See if you can get a real formal type tomahawk target. We have wafers from chopped down palm trees at the range where I'm a member. We have those setup at the archery range and the campground, which is usually what the various scouting troops use, but just for giggles I stop in there every once in a while and practice too!


----------



## jsriley5 (Sep 22, 2012)

Never held that one but I have touched other united stuff I don't trust them and won't own them. I do have a couple of the Cold steel trail hawks and they have done well though I have only thrwon them a lil bit and and used one for some chopping Cut down and pared a christmas tree a couple times little bit of tree trimming and clearing around a tree stand built a blind not super heavy work but gave it a lil work out.

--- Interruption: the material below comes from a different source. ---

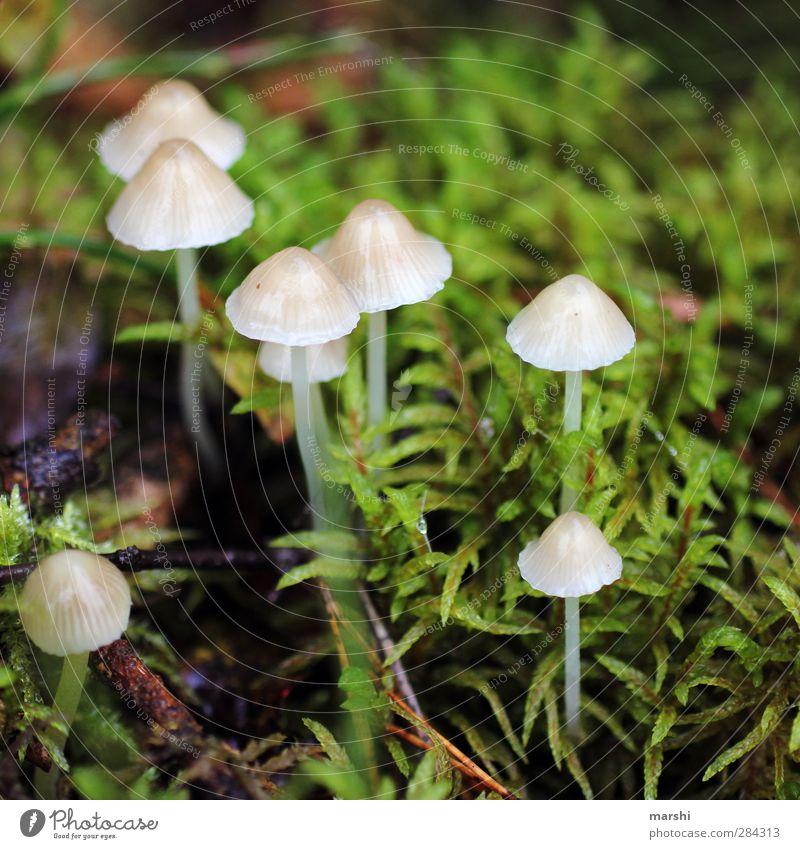 Mini-Schwammerl Natur Pflanze Wald Herbst klein Wetter Pilz Moos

I have intrest in a few others for a pure fighitng hawk but the trail hawks really do most things perfectly well. ONe stays strapped to my Bob the other is my toy tool for whatever wherever often s stays under the truck seat.


----------



## Dakine (Sep 4, 2012)

when you hold the GG&G battlehawk... you dont think about shaving down christmas trees, you start looking for cinder block walls or immobilized vehicles to make a shooting hole in.


----------



## jsriley5 (Sep 22, 2012)

Lend me yours for a a couple weeks


----------



## WWhermit (Mar 1, 2012)

Great deal at basspro.com right now. SOG Fasthawk, SOG Revolver Hunting Knife, and the Autoclip knife in a package set for $49. Look for the "Hunter's Advantage Kit."

http://www.basspro.com/SOG-Hunters-Advantage-Kit/product/12092505440421/


----------



## CulexPipiens (Nov 17, 2010)

karlsgunbunker said:


> I don't trust anything from United Cutlery, Been there done that.
> 
> I have an SOG Fusion Tomahawk for everyone in the Family.
> With my Dealer Discount I only paid $30 ea.


Dealer discount? So, are you going to start selling them on here?


----------